Text extract:

--- START ---

Metadata-Version: 2.1
Name: processtext
Version: 0.1.2
Summary: An open-source python package to process text data
Home-page: https://github.com/U77w41/processtext
Author: Ujjwal Chowdhury
Author-email: <u77w41@gmail.com>
License: MIT
Keywords: python,nlp,text,regex,text processing
Description-Content-Type: text/markdown
License-File: LICENSE

# processtext


**processtext** is a an open-source python package to clean raw text data.

## Installation

processtext requires [Python 3](https://www.python.org/downloads/), [NLTK](http://www.nltk.org/install.html), and [Autocorrect](https://github.com/filyp/autocorrect) to execute.

--- END ---

Short problem a:
List every keyword given in the Keywords field of the processtext package description.
The records that come next are unrelated to the processtext package description above.

Records:
--- START ---

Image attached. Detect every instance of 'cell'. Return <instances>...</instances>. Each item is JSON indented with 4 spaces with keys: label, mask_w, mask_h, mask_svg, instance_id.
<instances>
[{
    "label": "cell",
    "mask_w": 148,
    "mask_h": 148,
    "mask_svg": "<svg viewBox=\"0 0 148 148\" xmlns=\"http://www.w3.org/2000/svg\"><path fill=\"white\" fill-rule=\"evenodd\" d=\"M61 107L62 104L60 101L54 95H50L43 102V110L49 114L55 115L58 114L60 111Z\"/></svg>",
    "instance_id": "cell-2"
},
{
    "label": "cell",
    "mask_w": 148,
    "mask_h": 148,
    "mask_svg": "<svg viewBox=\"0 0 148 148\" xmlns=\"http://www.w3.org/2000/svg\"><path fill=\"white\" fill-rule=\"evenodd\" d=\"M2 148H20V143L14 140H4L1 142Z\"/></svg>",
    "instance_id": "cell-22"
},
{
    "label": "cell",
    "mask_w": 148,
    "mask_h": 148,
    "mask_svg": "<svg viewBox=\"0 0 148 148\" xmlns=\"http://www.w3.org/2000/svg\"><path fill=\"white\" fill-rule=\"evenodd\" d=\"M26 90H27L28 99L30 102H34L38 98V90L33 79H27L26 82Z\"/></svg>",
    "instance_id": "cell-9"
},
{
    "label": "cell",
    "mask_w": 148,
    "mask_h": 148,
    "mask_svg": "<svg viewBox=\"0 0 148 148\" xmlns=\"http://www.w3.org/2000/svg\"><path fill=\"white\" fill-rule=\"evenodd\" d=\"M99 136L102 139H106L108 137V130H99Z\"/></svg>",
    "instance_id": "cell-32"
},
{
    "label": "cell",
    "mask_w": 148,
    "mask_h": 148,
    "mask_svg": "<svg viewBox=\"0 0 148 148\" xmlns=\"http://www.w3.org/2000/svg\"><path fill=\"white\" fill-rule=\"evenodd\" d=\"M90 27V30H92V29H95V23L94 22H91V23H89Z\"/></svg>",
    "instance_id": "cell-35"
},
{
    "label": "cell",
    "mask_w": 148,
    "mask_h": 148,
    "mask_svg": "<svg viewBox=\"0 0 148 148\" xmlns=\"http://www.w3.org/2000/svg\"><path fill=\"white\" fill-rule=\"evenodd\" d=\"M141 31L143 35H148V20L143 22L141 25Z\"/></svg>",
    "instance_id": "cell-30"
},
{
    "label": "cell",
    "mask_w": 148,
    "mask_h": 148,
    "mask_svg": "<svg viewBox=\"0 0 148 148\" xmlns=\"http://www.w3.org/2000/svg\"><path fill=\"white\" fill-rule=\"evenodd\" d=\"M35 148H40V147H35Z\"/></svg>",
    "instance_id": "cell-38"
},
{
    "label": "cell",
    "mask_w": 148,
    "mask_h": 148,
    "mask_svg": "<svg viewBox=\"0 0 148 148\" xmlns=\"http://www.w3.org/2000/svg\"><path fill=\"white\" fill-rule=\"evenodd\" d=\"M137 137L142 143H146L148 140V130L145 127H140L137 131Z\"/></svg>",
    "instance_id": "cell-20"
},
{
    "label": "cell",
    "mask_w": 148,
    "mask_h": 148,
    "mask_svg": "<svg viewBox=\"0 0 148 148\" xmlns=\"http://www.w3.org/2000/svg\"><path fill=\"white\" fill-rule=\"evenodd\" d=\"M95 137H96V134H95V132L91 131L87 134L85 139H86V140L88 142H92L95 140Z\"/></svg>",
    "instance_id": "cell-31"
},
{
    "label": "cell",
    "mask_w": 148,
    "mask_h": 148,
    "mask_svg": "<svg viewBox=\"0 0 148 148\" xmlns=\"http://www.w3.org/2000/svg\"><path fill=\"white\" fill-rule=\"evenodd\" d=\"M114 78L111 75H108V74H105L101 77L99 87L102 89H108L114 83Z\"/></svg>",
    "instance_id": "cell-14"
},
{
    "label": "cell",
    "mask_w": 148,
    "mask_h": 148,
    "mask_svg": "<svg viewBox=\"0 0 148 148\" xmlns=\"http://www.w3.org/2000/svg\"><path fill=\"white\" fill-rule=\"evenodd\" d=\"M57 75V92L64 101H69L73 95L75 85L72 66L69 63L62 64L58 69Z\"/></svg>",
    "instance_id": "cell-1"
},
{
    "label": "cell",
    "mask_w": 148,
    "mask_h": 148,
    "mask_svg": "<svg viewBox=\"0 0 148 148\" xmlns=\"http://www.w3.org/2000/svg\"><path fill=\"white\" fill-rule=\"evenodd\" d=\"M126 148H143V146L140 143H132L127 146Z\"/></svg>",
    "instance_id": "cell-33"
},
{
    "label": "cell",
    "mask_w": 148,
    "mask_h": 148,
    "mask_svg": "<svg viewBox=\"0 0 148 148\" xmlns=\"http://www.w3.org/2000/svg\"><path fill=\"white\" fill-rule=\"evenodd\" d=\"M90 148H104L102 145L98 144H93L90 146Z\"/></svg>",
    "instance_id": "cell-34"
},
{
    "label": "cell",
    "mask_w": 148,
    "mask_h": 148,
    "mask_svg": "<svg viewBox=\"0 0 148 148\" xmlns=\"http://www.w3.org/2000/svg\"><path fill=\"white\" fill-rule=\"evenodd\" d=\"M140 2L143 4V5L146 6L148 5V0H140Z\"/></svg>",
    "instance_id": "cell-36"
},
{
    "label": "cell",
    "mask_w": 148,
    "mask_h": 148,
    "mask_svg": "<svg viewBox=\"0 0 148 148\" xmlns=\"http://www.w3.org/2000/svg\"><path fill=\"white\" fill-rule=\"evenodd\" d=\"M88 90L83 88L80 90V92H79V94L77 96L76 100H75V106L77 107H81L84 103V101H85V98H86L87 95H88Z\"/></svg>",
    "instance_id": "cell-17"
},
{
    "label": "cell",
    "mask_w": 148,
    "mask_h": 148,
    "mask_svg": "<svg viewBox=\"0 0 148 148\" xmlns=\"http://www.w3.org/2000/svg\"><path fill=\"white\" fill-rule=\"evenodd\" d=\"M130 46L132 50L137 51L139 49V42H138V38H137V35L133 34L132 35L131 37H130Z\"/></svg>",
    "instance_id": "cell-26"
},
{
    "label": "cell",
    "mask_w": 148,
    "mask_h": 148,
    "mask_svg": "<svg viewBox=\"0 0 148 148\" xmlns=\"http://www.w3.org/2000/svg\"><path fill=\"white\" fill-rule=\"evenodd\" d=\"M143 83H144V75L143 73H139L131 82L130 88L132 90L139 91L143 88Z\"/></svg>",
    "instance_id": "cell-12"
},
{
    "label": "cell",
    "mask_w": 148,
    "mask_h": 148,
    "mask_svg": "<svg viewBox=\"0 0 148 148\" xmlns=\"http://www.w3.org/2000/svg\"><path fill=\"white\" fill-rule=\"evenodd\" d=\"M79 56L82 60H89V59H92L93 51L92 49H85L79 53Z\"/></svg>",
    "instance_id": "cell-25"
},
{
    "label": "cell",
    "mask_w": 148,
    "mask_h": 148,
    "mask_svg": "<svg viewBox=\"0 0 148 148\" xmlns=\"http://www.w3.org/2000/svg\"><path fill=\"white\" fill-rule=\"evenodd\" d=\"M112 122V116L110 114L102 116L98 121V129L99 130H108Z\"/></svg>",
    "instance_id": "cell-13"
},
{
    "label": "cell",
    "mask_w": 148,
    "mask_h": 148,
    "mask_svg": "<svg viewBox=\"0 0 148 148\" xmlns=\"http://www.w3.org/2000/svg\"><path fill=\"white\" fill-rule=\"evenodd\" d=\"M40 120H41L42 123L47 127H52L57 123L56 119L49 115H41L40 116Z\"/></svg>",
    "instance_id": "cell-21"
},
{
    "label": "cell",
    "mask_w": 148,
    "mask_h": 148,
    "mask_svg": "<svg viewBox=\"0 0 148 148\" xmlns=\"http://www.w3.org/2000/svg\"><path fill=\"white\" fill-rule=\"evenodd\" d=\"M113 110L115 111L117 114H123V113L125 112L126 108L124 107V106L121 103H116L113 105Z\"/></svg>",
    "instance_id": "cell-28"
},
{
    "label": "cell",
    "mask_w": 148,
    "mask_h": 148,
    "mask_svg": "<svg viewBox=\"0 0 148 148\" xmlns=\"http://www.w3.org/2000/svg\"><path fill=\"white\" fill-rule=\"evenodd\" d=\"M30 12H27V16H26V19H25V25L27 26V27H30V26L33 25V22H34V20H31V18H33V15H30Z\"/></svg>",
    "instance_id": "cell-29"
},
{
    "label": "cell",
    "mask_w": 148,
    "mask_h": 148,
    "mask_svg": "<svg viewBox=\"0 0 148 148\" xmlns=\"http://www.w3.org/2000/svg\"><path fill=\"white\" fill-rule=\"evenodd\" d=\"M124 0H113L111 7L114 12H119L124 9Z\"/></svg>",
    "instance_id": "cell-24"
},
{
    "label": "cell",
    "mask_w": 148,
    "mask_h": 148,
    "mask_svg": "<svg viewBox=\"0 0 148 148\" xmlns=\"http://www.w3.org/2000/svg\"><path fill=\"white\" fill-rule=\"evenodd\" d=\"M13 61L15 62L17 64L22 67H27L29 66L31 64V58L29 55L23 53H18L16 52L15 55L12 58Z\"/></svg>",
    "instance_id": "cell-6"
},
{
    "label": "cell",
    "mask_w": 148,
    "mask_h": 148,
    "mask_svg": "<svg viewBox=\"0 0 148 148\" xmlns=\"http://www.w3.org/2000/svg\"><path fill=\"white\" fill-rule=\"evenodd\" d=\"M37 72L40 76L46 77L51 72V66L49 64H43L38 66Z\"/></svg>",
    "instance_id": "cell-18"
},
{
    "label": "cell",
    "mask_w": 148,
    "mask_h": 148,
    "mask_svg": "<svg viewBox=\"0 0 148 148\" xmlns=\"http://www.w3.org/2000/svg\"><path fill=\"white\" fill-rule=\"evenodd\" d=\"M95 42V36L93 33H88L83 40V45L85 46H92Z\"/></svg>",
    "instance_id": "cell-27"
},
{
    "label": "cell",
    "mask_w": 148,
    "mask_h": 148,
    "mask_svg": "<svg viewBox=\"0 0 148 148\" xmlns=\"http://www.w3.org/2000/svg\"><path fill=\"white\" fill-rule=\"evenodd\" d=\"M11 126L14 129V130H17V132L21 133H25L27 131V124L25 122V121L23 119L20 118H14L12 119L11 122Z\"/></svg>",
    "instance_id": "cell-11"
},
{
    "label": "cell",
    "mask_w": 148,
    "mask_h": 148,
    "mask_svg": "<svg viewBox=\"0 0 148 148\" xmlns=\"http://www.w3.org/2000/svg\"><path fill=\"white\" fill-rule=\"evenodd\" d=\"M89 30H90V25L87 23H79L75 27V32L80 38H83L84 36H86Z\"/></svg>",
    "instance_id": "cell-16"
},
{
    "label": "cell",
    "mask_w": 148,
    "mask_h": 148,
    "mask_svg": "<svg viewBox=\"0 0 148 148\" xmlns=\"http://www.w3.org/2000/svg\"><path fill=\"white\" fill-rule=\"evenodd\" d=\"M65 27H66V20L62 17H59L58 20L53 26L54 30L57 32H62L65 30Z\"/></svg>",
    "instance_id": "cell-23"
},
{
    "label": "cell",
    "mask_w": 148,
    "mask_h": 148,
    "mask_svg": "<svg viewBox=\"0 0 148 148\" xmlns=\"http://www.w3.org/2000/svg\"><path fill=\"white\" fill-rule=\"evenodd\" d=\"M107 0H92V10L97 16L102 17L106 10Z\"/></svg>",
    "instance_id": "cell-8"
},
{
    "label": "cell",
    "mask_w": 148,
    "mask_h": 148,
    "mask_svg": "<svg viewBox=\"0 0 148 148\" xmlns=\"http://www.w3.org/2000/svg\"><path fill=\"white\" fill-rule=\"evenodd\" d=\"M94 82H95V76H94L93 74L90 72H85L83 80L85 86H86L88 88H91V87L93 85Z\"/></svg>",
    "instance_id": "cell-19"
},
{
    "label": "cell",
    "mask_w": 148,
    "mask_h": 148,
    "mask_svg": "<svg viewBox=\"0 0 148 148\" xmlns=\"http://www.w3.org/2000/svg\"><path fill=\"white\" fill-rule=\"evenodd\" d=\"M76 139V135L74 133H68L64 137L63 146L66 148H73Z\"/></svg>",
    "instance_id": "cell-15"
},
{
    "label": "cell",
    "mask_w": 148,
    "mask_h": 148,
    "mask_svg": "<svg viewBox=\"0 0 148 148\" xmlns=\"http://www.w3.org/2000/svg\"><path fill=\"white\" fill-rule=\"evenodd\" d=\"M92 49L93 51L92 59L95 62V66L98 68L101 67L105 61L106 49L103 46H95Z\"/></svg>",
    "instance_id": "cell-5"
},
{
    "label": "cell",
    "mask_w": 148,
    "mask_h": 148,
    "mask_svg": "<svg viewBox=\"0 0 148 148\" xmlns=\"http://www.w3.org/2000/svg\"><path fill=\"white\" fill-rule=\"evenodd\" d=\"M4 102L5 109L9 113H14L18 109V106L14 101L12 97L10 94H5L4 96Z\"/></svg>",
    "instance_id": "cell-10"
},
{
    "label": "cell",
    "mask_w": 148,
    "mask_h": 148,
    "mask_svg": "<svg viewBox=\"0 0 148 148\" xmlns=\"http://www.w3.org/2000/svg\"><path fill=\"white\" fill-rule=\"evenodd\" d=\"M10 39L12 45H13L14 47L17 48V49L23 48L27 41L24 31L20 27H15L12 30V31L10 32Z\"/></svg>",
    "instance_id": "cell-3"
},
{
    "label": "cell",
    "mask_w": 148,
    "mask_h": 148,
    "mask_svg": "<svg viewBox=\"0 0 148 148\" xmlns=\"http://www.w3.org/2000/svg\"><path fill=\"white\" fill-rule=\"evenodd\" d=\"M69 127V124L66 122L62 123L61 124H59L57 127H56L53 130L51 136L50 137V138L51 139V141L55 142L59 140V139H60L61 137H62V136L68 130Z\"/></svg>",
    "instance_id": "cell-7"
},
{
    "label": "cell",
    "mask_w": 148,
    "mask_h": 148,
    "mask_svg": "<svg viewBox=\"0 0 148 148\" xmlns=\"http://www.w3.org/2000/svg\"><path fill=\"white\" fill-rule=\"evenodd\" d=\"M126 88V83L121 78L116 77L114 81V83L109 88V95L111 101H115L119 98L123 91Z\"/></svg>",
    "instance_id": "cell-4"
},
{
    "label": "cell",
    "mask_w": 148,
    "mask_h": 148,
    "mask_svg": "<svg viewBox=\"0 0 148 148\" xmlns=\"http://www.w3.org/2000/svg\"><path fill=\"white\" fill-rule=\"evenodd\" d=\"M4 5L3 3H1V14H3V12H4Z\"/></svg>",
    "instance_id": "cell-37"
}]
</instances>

--- END ---

Short problem b:
Copy out each line of the records that contains the string "instances".

Correct response a:
python, nlp, text, regex, text processing

Correct response b:
Image attached. Detect every instance of 'cell'. Return <instances>...</instances>. Each item is JSON indented with 4 spaces with keys: label, mask_w, mask_h, mask_svg, instance_id.
<instances>
</instances>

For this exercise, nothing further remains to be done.